While I couldn’t attend every event, I could follow this election daily via news stories posted to the web and social media. When Moore won the primary, I correctly predicted he would win the runoff on September 26th. After that, it was supposed to be a no brainer. After all, Steve Flowers, the premier political columnist in Alabama, had said to me repeatedly on my podcast, “In Alabama, winning the Republican nomination is tantamount to winning the election.” Steve is usually right about that.
It was a given that Roy Moore was going to beat that democrat. What’s his name? Oh yes, Doug Jones.
Little did I know at the time, what I thought was a campaign coasting its way to victory, was actually a sitting duck about to get hit with the modern political version of a thermo nuclear bomb.
As I write this, all we know is there was a meeting in Washington DC in September of 2017 where the plan was hatched to take out Moore and create a path to victory for Doug Jones. (Correction) There was no meeting in September of 2017. The meeting referenced in the NPR interview linked above occurred in September 2018 in Washington D.C. The “experiment” was executed and then the group met after the election on December 15th to see what worked and how.
I read these reports linked above and looked over the leaked documents from the December meeting.
I’m left with more questions than answers after looking at all of this.
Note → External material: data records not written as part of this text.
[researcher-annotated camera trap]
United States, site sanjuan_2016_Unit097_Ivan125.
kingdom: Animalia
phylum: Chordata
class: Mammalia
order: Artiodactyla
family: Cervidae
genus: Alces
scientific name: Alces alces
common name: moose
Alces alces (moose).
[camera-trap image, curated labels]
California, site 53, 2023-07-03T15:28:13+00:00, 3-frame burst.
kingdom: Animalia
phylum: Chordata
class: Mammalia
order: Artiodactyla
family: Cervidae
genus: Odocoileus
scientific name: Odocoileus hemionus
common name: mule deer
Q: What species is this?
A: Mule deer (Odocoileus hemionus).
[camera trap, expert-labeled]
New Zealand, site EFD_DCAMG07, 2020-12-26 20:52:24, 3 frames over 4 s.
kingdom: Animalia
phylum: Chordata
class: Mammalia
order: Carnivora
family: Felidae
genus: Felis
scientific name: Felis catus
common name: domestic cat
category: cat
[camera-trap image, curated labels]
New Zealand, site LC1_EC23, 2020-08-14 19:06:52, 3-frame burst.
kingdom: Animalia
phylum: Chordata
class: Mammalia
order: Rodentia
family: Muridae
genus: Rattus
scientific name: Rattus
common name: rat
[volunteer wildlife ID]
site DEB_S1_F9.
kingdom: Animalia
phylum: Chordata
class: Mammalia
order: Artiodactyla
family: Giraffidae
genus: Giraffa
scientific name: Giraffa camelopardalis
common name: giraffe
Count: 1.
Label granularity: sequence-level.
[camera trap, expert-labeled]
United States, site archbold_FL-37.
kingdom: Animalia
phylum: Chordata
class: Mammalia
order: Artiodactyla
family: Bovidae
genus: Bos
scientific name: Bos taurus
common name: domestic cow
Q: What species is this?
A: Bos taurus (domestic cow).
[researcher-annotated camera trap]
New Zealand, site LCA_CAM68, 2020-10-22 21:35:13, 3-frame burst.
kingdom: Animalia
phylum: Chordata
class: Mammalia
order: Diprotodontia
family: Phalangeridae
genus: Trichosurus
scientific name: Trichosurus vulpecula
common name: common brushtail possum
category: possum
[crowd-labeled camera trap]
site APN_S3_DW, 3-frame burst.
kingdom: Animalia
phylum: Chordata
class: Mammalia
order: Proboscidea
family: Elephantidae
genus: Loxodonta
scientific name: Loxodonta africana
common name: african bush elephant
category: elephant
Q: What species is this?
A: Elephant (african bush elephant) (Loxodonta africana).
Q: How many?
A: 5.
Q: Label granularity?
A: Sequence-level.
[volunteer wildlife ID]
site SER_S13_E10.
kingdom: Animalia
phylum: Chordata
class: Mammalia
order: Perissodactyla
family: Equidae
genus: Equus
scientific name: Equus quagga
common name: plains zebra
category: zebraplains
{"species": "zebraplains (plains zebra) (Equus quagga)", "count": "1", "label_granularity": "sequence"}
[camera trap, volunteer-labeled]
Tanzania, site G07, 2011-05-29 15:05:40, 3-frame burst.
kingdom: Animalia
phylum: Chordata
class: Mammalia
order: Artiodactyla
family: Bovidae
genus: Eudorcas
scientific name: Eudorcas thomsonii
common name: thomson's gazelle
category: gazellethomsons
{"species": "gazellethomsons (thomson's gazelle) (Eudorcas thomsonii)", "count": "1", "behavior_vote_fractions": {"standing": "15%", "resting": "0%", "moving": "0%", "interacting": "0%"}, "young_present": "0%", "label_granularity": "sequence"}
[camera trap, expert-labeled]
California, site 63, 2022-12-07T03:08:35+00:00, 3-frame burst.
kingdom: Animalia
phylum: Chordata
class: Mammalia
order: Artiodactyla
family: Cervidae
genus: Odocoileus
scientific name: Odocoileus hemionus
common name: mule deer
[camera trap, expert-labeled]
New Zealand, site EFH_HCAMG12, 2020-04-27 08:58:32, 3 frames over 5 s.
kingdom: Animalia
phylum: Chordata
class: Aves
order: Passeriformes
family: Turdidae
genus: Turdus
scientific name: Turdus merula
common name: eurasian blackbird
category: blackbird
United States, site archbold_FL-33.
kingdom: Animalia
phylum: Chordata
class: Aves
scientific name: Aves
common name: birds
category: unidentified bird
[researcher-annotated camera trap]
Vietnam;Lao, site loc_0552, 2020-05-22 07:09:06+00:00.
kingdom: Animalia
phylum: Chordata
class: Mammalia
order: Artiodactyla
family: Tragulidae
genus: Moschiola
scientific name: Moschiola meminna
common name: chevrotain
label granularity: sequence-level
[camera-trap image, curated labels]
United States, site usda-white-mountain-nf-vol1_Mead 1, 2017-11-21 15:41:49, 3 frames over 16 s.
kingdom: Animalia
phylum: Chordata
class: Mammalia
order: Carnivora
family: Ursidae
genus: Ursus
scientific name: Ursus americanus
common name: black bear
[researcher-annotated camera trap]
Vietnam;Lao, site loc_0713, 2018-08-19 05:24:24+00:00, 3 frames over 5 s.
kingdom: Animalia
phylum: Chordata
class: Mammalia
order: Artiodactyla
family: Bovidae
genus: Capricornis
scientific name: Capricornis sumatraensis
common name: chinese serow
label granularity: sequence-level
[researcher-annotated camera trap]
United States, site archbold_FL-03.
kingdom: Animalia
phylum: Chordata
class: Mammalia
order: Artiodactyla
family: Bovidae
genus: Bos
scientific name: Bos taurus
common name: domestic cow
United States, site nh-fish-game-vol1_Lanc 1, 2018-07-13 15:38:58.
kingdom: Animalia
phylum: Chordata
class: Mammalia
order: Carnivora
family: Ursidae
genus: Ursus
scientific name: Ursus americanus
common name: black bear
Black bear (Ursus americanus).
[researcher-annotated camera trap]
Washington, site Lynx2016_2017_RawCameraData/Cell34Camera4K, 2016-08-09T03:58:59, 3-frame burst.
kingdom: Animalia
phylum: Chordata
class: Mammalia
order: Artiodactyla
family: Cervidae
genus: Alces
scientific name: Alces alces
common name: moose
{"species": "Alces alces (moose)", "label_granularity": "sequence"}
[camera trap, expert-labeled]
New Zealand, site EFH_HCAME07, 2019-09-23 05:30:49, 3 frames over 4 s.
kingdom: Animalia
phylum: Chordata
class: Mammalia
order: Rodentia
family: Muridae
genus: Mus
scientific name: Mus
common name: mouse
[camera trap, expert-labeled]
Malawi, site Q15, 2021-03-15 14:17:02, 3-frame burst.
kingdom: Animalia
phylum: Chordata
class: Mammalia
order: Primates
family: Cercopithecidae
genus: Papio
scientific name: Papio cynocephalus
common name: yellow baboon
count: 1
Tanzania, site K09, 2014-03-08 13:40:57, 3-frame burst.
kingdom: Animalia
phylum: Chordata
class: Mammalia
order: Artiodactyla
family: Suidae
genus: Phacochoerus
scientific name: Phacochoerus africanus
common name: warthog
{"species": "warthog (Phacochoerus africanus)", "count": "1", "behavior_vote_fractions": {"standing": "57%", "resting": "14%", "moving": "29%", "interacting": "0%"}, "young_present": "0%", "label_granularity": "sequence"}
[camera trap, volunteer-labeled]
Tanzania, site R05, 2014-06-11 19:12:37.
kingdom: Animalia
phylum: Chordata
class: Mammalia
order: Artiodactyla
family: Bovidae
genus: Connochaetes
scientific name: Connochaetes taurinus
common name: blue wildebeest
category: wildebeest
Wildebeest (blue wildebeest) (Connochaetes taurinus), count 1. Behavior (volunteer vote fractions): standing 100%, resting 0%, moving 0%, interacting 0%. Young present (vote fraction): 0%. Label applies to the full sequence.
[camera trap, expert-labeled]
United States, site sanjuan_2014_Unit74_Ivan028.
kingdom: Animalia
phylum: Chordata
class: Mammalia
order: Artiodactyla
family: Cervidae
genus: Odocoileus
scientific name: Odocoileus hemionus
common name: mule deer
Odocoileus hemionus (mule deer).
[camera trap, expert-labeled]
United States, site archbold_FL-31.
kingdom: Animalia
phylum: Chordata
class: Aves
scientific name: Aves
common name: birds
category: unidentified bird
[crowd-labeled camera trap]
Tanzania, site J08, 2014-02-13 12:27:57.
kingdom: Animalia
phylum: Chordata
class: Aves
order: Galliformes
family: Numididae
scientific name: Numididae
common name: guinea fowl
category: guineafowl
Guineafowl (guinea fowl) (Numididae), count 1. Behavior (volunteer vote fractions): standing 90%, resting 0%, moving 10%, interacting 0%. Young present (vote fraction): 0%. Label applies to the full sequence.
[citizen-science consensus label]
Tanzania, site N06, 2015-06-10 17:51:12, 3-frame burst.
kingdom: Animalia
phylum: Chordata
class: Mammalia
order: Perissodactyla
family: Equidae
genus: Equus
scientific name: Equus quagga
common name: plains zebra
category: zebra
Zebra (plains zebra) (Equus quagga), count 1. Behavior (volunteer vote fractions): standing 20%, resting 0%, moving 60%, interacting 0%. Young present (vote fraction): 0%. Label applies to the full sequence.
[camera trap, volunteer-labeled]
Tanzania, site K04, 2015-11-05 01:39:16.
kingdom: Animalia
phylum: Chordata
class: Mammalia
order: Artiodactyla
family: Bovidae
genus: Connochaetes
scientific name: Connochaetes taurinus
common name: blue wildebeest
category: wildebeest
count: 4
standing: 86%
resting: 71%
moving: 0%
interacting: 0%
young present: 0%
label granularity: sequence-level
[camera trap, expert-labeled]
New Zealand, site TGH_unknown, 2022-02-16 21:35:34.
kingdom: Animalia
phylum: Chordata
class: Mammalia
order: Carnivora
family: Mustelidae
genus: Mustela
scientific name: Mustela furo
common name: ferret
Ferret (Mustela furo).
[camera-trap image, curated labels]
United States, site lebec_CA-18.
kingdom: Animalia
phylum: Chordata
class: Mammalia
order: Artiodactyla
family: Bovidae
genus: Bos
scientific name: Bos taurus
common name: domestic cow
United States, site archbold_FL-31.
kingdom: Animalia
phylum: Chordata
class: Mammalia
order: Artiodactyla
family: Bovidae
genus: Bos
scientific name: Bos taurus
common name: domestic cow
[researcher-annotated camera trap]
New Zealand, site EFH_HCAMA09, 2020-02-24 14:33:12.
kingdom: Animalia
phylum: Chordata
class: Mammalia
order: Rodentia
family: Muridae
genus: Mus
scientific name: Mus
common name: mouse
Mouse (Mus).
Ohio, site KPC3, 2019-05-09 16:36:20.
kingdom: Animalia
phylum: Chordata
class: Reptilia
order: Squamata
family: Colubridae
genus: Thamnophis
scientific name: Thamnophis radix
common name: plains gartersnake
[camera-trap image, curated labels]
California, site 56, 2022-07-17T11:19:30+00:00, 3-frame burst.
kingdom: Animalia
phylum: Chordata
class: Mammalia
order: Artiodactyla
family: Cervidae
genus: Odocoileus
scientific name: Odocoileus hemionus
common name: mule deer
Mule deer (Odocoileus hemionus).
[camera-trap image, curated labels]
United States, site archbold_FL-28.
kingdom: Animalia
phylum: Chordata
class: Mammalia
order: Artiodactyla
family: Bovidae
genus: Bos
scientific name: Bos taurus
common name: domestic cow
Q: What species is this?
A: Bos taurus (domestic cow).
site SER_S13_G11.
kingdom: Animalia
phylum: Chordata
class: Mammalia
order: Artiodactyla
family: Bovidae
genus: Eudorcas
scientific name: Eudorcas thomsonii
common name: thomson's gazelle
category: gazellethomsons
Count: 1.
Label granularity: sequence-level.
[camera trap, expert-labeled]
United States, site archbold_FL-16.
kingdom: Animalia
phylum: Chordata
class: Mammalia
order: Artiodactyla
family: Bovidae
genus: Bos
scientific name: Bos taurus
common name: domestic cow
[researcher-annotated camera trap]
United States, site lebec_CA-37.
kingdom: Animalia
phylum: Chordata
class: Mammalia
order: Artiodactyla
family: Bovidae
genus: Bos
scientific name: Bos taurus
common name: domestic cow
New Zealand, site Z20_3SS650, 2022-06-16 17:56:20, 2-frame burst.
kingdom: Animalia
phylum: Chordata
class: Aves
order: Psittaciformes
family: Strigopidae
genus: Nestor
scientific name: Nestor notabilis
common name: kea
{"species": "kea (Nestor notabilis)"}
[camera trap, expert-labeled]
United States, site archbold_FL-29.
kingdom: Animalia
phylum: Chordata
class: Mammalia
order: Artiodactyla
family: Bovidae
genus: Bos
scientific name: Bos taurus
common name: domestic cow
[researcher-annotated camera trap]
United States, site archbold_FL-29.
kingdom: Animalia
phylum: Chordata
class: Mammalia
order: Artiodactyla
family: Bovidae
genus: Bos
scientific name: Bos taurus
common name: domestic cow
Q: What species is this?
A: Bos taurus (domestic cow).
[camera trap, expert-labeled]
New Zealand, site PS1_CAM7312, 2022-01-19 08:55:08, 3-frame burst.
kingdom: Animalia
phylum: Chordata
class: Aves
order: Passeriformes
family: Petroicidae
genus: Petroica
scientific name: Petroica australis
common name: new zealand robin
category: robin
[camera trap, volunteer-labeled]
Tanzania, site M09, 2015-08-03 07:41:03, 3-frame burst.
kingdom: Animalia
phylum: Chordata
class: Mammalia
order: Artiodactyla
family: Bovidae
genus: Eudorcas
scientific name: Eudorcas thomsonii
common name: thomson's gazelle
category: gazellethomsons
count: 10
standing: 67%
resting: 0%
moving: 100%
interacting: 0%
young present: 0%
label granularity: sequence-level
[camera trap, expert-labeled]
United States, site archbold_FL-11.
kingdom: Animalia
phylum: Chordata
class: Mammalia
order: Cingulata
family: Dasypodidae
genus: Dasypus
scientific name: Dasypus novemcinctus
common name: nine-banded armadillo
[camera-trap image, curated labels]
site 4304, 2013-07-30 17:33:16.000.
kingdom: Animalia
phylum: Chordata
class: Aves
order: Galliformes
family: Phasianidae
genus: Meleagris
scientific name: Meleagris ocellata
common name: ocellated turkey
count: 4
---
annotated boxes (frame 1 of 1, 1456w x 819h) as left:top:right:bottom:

A few questions are:
- Why did they “seed” the #NoMoore hashtag in September and not #NoStrange when the runoff wasn’t held until September 26th? Were they anticipating that Strange was going to lose or just out to get Roy Moore from the get go?
- Why is The Washington Post trying to be out front and center with their reporting of Project Birmingham when this thing has WaPo fingerprints all over it? Specifically David Weigal’s prints. Weigal is mentioned in this article and wrote another on September 27th, the day following Moore’s nomination, where he is among the first writers in the bunch to drive the narrative about Doug Jones prosecuting the KKK. Project Birmingham wanted to increase turnout among black voters by driving home that point and all of the media were more than happy to go along with it. Weigal appears to have either been the most eager to publish or first to get the memo from the project.
- Was the November 9th WaPo story, the first of the allegations against Moore, connected with Project Birmingham? We know from the leaked documents that someone with the project reached out to major media organizations and presented data to show that Anti-Moore content was popular and lucrative. Did someone at the project reach out to Stephanie McCrummen in the same manner as was done with David Weigal? McCrummen wrote that she met with Moore accusers for three weeks before they finally agreed to go public. This would put her in Alabama circa October 19th. According to the leaked “After Action” documents, Project Birmingham was “experimenting, in October, with tactics to push narratives from one social platform to another and ultimately into press.” Was McCrummen’s story “pushed” to her from the project? The allegations have yet to be proven and Moore has recently taken a lie detector test that indicates he is telling the truth.
I’m calling on the media outlets that have the documents from both the September and December meetings of Project Birmingham to release them to the public! There is no reason to hold on to them unless they want to protect an ally or even one of their own. I’m continuing to watch this story and will update this post as more information becomes available.